I thought about our former students. The most successful one is a driver. He was a conductor until two months ago when he got promoted. The other one is Ford, a prison warden, and Rumona, Ford’s wife. These three could do nothing.
Further, the school does not have a sponsoring church, but Apostle Elkana considers his church, The Holiest of All Ghosts, our sponsor. The problem is we are actually the sponsors of his church.
Anyway, I contacted the driver, Ford, and Apostle Elkana. I also asked Pius, who, like me, did not attend Mwisho wa Lami Primary, to donate something. All promised to do something, without any commitments.
“I know most schools haven’t received the cash, but if you send me Sh5,000, I can bring you one thermo gun then you will pay the balance of Sh2,000 once the government gives you money,” the thermo gun contact told me.
I discussed my plan with Bensouda and she asked me to proceed. “Buy the thermo gun and I will refund the cash once the government deposits it in the school account,” she said.

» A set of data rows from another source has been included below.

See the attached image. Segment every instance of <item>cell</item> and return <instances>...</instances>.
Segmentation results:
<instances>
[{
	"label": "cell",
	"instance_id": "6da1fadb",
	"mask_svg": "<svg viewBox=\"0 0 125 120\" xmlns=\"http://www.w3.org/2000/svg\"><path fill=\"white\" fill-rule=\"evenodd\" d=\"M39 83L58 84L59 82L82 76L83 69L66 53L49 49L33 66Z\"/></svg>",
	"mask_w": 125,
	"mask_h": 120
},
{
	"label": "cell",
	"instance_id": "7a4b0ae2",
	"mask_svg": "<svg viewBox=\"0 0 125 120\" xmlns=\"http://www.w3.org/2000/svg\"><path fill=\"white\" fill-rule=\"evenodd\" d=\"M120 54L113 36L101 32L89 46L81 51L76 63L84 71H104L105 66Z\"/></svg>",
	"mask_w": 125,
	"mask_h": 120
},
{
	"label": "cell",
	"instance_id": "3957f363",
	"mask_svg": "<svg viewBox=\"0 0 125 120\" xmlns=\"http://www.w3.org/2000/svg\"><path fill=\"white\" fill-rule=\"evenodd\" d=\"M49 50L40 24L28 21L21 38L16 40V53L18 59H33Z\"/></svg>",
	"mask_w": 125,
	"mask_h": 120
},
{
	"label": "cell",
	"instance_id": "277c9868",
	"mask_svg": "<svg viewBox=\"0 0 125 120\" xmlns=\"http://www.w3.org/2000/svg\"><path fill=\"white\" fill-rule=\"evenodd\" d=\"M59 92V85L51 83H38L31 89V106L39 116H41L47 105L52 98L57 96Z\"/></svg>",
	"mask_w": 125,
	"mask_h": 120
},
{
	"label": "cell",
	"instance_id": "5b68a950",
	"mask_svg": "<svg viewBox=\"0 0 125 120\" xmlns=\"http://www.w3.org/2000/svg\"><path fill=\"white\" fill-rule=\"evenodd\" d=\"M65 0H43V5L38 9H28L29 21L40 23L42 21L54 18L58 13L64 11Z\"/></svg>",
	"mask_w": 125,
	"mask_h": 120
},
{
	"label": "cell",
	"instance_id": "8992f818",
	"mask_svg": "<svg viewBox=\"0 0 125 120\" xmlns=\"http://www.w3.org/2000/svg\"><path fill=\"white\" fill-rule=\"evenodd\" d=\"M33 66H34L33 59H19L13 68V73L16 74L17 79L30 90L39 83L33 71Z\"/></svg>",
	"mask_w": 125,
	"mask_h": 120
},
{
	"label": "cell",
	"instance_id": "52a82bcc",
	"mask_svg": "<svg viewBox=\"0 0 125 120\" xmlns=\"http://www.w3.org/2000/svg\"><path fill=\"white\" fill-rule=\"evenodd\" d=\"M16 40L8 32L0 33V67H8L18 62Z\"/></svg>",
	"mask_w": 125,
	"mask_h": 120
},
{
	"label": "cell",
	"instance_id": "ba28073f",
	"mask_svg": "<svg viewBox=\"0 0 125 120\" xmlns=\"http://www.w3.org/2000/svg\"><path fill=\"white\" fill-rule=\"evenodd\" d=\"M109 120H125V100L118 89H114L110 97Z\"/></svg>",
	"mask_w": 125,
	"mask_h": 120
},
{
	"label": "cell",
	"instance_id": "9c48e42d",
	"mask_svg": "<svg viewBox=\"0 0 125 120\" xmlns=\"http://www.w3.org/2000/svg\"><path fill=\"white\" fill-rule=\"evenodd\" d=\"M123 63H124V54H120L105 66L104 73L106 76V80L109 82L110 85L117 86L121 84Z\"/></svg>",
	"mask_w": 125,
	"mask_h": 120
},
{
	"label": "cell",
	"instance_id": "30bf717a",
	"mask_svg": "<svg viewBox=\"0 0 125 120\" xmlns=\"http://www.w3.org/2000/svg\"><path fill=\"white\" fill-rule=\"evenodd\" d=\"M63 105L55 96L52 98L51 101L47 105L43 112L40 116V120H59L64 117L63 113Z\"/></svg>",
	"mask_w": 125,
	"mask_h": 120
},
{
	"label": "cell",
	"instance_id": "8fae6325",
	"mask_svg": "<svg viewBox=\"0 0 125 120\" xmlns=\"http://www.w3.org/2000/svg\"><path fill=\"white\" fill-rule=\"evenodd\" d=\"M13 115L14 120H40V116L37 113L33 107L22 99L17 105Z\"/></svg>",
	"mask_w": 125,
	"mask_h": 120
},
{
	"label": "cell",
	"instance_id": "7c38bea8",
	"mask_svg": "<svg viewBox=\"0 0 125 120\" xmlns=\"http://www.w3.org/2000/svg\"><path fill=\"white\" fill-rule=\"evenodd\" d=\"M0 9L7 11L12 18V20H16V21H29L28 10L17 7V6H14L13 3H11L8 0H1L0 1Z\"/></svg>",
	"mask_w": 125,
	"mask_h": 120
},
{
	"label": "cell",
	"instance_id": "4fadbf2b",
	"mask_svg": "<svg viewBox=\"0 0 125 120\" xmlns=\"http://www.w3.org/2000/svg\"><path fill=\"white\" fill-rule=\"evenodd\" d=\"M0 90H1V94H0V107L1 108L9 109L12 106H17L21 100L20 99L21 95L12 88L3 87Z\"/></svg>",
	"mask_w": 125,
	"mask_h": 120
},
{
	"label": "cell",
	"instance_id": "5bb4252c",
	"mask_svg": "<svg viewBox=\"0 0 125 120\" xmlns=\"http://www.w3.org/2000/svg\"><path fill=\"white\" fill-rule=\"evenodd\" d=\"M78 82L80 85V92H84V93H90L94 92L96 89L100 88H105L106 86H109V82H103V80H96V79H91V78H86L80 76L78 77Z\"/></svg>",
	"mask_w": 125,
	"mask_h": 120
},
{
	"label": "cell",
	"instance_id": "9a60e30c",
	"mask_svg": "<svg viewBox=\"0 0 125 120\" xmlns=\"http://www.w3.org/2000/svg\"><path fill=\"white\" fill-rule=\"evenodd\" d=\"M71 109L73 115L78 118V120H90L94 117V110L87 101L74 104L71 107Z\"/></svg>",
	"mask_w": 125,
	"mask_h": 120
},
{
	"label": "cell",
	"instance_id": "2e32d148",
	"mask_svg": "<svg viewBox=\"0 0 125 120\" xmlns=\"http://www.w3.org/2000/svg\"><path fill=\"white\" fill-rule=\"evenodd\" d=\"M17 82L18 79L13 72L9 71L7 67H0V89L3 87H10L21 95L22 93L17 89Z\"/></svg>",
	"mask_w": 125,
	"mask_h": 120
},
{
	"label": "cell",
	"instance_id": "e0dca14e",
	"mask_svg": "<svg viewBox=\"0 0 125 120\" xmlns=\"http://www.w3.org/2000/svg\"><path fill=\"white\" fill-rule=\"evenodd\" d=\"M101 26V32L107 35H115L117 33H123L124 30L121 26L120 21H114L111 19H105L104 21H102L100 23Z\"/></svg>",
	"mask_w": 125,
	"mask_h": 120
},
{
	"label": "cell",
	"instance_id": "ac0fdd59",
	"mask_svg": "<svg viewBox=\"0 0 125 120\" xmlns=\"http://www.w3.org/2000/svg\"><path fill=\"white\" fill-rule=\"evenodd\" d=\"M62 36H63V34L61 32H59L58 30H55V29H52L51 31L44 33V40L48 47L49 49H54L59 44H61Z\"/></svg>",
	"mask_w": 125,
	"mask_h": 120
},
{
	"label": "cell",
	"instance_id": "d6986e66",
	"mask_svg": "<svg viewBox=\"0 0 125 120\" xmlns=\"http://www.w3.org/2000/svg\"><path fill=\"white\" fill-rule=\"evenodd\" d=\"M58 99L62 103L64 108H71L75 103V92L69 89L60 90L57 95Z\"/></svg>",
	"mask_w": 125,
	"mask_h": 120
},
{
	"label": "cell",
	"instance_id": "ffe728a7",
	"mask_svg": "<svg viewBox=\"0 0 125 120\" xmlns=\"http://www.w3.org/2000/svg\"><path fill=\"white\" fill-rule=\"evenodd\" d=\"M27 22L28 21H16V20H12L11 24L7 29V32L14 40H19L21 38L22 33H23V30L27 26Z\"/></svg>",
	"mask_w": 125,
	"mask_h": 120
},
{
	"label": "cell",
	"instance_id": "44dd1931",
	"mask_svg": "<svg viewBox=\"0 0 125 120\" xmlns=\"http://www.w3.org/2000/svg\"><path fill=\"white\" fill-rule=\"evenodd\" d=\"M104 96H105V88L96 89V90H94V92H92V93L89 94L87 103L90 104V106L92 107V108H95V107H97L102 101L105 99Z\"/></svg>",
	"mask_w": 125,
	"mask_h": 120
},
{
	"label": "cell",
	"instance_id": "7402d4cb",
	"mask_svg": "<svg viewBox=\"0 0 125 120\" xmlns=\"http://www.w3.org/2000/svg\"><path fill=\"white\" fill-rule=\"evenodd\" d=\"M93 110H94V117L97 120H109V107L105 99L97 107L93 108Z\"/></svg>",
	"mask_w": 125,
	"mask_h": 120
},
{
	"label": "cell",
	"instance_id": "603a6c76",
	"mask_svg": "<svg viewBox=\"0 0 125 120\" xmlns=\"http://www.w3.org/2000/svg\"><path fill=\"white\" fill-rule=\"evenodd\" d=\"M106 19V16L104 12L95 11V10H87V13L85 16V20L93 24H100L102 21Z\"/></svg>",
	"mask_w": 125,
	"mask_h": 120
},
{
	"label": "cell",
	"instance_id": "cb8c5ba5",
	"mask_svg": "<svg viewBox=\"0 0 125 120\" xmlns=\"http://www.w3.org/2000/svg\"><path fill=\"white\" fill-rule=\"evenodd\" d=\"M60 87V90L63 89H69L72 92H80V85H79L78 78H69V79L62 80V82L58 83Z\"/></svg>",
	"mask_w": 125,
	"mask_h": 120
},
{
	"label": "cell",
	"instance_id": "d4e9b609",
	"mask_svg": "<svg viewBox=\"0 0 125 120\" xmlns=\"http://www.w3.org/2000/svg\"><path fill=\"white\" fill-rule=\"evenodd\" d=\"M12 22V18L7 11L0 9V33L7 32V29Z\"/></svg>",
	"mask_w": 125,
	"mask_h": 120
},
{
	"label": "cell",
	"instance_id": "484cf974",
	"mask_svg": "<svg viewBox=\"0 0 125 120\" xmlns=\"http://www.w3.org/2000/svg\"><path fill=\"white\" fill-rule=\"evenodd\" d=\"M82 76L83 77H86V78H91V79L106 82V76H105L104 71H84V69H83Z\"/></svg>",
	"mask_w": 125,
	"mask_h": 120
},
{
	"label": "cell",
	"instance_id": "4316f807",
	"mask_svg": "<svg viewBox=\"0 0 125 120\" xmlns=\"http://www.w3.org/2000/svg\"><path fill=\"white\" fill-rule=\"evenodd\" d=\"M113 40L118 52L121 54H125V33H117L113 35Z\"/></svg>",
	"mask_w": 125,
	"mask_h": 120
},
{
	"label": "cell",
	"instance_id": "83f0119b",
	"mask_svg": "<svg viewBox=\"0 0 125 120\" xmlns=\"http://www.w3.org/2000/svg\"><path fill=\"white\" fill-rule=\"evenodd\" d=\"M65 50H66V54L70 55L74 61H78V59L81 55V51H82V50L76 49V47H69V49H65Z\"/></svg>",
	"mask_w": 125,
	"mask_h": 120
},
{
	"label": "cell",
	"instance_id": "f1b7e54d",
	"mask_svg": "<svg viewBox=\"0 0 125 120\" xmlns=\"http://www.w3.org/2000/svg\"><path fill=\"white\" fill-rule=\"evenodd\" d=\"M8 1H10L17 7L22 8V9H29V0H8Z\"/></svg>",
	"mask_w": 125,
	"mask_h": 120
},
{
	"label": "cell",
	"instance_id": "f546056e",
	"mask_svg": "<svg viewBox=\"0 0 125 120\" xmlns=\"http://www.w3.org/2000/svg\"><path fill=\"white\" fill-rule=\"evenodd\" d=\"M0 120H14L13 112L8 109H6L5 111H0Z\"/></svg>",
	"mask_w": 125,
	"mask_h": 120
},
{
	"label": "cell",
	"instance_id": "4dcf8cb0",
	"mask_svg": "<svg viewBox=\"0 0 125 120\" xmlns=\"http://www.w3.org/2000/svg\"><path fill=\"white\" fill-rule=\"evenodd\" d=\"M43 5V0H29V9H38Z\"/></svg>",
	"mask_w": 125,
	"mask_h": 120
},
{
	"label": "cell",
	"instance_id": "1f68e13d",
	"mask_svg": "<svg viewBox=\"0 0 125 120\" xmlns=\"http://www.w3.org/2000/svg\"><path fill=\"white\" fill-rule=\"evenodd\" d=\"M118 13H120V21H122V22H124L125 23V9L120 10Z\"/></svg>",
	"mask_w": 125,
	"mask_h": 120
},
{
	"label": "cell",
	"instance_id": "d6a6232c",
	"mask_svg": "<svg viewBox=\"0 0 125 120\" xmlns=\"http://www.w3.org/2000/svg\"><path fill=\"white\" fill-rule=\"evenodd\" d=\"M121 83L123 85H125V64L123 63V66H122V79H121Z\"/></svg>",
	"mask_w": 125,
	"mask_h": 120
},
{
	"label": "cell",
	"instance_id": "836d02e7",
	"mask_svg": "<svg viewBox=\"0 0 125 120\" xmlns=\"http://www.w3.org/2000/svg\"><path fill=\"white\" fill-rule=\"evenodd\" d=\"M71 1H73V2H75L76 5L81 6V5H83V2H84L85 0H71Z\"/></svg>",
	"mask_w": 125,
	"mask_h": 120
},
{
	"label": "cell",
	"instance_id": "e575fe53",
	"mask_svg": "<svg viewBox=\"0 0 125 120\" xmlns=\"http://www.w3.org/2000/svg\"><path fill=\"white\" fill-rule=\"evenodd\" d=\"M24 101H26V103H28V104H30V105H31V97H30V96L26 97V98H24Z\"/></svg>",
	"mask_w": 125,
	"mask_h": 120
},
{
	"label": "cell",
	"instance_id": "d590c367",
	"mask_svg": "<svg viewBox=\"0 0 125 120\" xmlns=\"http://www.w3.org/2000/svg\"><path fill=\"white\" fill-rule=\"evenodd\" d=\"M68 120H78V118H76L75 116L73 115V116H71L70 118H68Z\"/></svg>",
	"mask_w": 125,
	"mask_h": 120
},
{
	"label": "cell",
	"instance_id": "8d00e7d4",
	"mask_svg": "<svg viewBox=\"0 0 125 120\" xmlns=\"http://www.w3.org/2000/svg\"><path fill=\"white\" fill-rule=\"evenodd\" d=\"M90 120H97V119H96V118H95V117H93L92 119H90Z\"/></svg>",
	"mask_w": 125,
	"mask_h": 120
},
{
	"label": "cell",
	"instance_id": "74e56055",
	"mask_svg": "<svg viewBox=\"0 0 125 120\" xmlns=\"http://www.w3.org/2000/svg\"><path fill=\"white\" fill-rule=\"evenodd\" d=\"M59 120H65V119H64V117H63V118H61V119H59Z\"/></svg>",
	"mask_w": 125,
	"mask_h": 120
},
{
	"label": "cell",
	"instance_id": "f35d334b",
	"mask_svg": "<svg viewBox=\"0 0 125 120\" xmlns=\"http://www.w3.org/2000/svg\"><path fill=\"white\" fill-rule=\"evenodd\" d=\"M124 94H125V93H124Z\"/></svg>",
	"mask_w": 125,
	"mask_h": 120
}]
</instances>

Later, she sent me Sh1,000 after I told her I had no money. She told me to borrow the rest. “It will be paid back a few days from now with interest. Just get me the receipt.” I took a Sh4,000 loan from Mshwari and sent Sh5,000 to the supplier.
Juma, the former deputy head, asked me to meet him later at Hitler’s.
“We can’t talk on phone,” he said.
He told me to use my own resources then seek reimbursement once the money from the government arrives.
I was in school at 11am on Sunday together with Branton and Nyayo. We placed old jerricans and buckets at strategic positions. For soap, I had bought a packet of detergent and diluted it with water.
Apostle Elkana was the first to arrive at school on Monday morning. He had come with his anointing water, which he sprayed in the staffroom and classes as he prayed. He donated one bar soap as his personal contribution.
“As the school’s sponsor, I had to do something,” he said. Later, he produced some bottles. “I added medical alcohol to my anointing oil so this is an anointing sanitiser that will protect people from corona and other ailments. It will also offer spiritual protection and nourishment.” He was selling a bottle at Sh500.
When Bensouda came back on Wednesday, she asked for all the receipts for soap, jerricans and sanitisers. I submitted them and was looking forward to a big pay-day. On Thursday, she sent me Sh2,000. I called her the next day to ask for more as I was expecting about Sh22,730.
“The thermo gun is Sh2,500. I know the person who supplied it so I have even given you extra Sh500.” In the meantime, she had claimed the money from the government. I can’t wait to be a headmaster so I can access the capitation myself.